| Problem to work on |
Using the records below, return exactly the lines from the one containing "Photo of rock" through the last, and omit pictures.

Available data below:

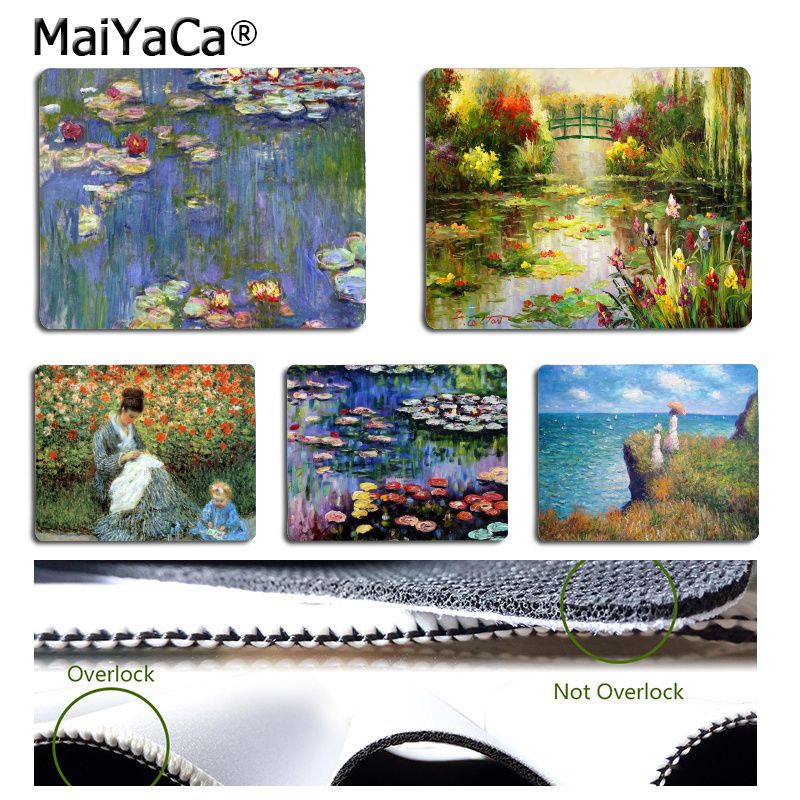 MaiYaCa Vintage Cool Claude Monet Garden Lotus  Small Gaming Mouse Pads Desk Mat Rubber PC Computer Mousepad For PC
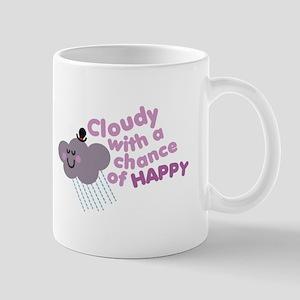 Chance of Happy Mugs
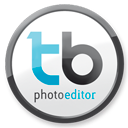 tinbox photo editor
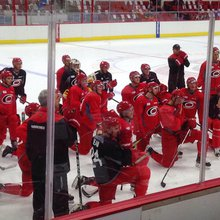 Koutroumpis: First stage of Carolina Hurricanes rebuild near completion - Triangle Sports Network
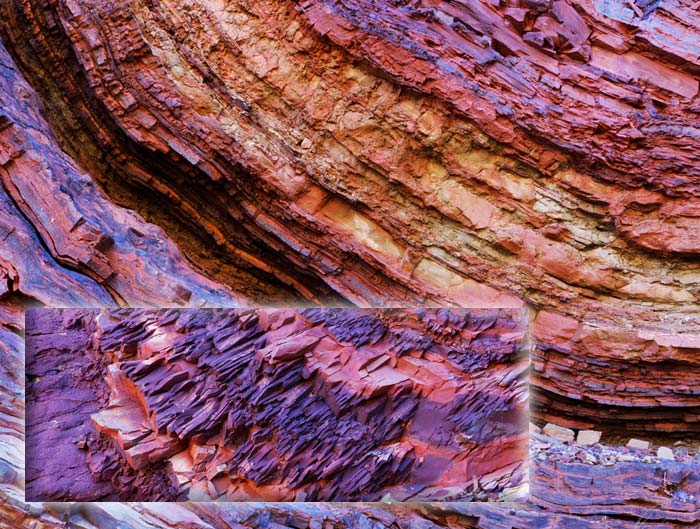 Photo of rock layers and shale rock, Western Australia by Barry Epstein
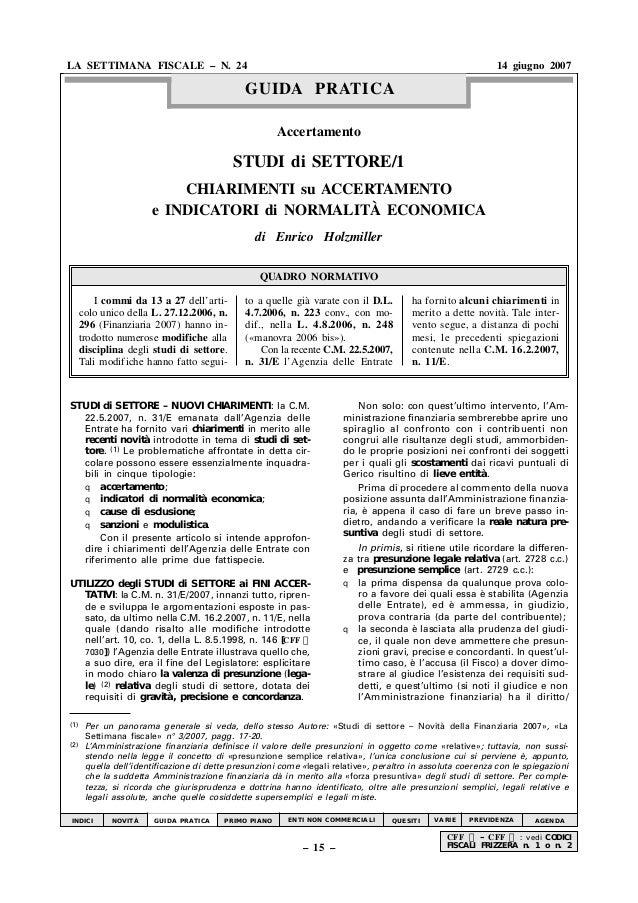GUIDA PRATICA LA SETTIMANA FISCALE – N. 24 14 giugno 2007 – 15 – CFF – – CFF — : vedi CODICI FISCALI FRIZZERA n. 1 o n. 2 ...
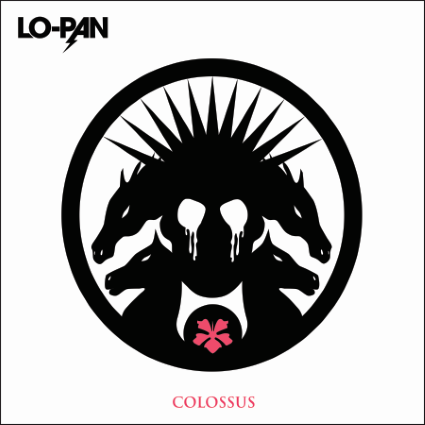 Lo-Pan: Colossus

End of Available data.

| Result below |
 Photo of rock layers and shale rock, Western Australia by Barry Epstein
GUIDA PRATICA LA SETTIMANA FISCALE – N. 24 14 giugno 2007 – 15 – CFF – – CFF — : vedi CODICI FISCALI FRIZZERA n. 1 o n. 2 ...
 Lo-Pan: Colossus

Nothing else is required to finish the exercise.